Politique-fiction : comment un gouvernement pourrait prendre à bras le corps, de façon très ambitieuse, le problème de la maîtrise démographique.
Par Vincent Bénard
Le gouvernement d’un pays proche du nôtre, le Malthusistan, avisé par des experts scientifiques à l’autorité incontestable, s’est ému des « externalités » (en français, « effets pervers supportés par des tiers ou par la collectivité ») liées au développement démographique de la nation, et a donc décidé de réagir par des mesures appropriées. Nous allons étudier comment ce gouvernement a pris à bras le corps, de façon très ambitieuse, le problème de la maîtrise démographique.1 – Constats
Tout d’abord, le gouvernement du Malthusistan, aidé par la technocratie de son Ministère de l’Environnement et de la Démographie Durable (MEDD), par souci d’éducation des masses à l’éco-citoyenneté, a rappelé inlassablement la nature du problème posé: chaque naissance augmente l’empreinte écologique de l’espèce humaine sur la planète. D’autre part, toute naissance implique que l’être ainsi porté sur les fronts baptismaux devra se chauffer, se déplacer, manger, etc., ce qui impliquera un accroissement marginal des rejets de CO2 qui, vous le savez, mettent en danger le climat ! Enfin, tout humain parvenu à l’âge adulte demande un logement, qui « consomme de l’espace », et nécessite là encore chauffage, déplacements, etc.
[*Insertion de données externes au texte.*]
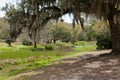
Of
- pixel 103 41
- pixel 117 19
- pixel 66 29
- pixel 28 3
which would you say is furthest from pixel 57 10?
pixel 66 29

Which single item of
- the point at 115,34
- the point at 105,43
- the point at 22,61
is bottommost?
Answer: the point at 22,61

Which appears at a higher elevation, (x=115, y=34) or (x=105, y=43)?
(x=115, y=34)

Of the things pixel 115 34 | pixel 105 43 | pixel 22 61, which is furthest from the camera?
pixel 105 43

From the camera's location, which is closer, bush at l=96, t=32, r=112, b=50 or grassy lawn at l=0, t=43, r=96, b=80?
grassy lawn at l=0, t=43, r=96, b=80

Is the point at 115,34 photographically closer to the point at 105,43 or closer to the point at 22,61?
the point at 22,61

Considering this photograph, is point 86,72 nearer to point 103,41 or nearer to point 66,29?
point 103,41

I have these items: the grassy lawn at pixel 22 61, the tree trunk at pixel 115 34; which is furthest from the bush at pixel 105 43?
the tree trunk at pixel 115 34

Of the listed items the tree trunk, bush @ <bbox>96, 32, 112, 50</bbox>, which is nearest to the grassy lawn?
the tree trunk

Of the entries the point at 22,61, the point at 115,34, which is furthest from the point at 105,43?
the point at 115,34

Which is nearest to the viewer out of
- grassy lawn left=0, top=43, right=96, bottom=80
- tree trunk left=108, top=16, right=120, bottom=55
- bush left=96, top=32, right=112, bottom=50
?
grassy lawn left=0, top=43, right=96, bottom=80

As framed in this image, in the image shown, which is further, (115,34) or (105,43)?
(105,43)

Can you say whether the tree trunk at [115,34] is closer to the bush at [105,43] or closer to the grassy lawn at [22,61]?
the grassy lawn at [22,61]

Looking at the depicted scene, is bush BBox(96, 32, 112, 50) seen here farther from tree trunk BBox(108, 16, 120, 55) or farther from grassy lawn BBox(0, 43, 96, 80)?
tree trunk BBox(108, 16, 120, 55)

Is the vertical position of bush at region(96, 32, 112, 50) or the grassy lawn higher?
bush at region(96, 32, 112, 50)
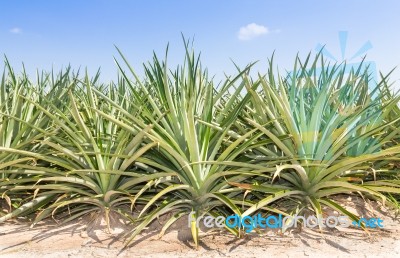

Les scientifiques ont d’ailleurs créé la notion « d’étalement démographique » pour prendre en compte de façon synthétique toutes les externalités négatives d’un développement des naissances non correctement maîtrisé, planifié.
Cette pédagogie, relayée par de grands moyens de propag… de communication, a permis de rendre acceptable par la population des mesures initialement jugées difficiles à vendre à l’électorat.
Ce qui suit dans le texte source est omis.